However, there are warning signs about an industry which could be at the beginning of a long-term decline.  For some anecdotal evidence consider Cumulus’s recent sale of the iconic KLOS-FM in Los Angeles for $43M.  While that seems like a hefty price tag for a single station, it’s half the $86M Cumulus paid to purchase the similarly-sized KPWR/Power 106 in LA during 2017.  You don’t have to be a math wizard to understand the problem – the market value of radio stations has dropped dramatically over the past few years.  This is a sign of investors’ lack of confidence in radio’s future.
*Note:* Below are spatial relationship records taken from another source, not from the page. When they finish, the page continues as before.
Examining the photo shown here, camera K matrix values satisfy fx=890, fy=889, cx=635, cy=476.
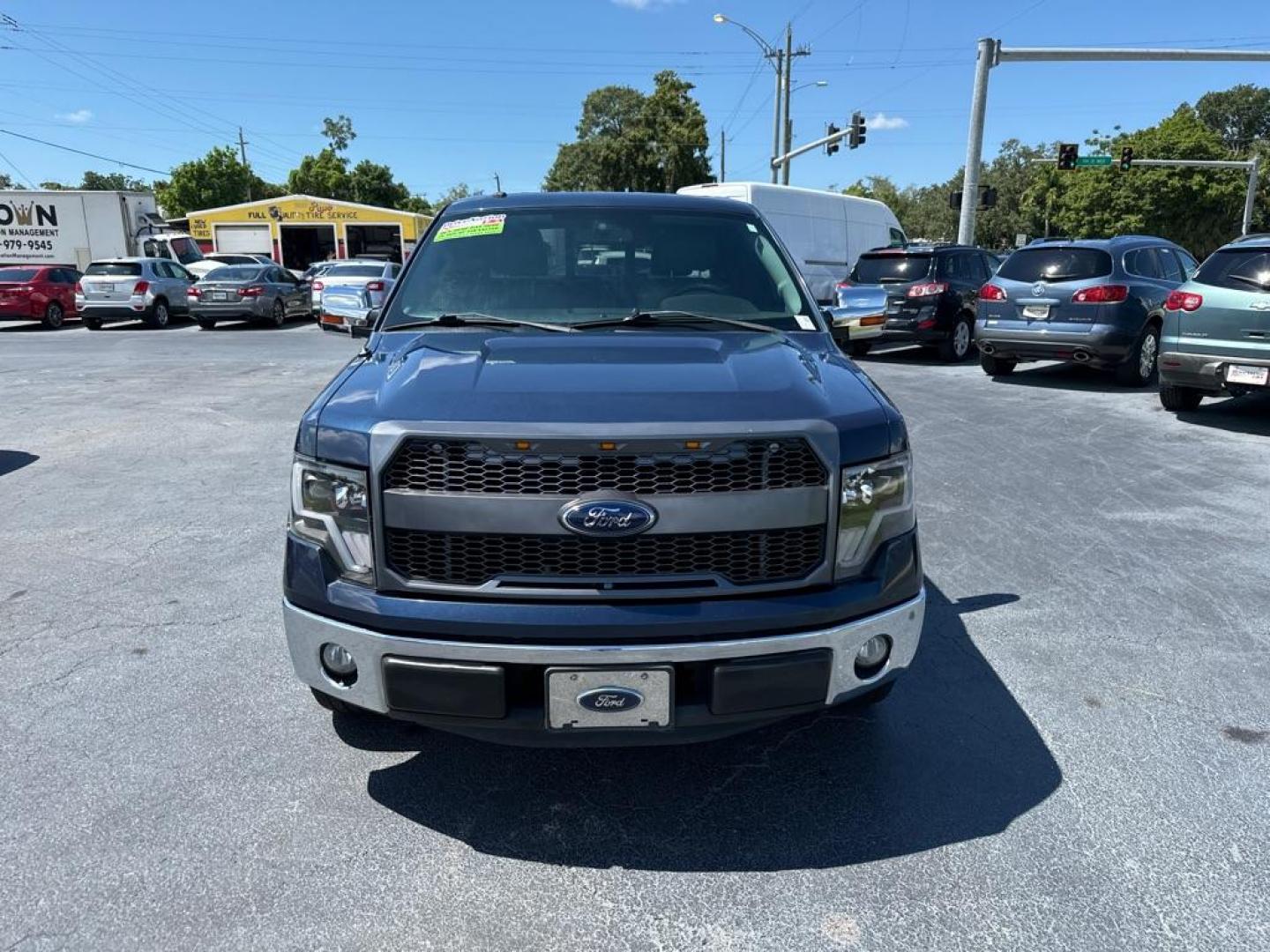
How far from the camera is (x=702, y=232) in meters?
4.00

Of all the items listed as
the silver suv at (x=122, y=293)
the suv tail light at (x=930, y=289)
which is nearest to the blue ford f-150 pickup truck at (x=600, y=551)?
the suv tail light at (x=930, y=289)

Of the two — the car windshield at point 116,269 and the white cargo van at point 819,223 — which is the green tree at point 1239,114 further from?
the car windshield at point 116,269

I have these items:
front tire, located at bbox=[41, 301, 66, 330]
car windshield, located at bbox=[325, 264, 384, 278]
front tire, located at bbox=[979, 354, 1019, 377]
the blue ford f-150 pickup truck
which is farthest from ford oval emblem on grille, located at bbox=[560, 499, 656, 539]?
front tire, located at bbox=[41, 301, 66, 330]

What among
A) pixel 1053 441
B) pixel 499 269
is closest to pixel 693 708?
pixel 499 269

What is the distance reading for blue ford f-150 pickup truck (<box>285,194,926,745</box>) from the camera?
94.3 inches

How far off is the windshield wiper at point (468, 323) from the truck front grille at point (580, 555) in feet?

To address these challenges radio needs to transform itself.  Recently a company called Revenue Analytics outlined a five part plan that could serve as radio’s roadmap into the future.  Here are some quick hits from the report:

  • Diversify Into Digital: Just focusing on selling over-the-air broadcast spots is a ticket to nowhere.  Broadcasters need to diversify their ad product mix with a heavy emphasis on digital and sell the cross-platform bundle.
  • Redefine Selling: Commission-only comp plans and monthly budgets incentivize reps to just sell the lowest hanging fruit – simple marketing plans focused on the now.  To change this radio reps need to be paid at least a partial salary, be goaled quarterly and with an annual kicker, and be retrained (or re-hired) as digital-first sellers.
  • First Party Data: The very nature of radio’s one-to-many distribution system creates a huge data barrier.  Broadcasters must overcome this by incentiving listeners to provide their data for something like a rewards club, streaming registration, etc..  Then that data could be used to deliver more personalized content recommendations, station promotions and advertising.
  • Transition To Programmatic: Every year more audio impressions are being sold programmatically.  Broadcasters need to get their impression embedded in the DSP-to-SSP programmatic piping, and have specialists on staff who can set up their own private marketplace (PMP) deals.
  • Deregulation Imperative: Radio, like TV, is still tightly regulated by the FCC.  Conversely digital publishers have very little regulation.  While momentum is picking up to eventually regulate certain parts of digital media, its equally important for broadcasters to receive some deregulation to level the playing field.

I know this looks like a daunting list, but it’s at least a path forward to radio broadcasters if they’re truly committed to staying relevant in the age of digital media.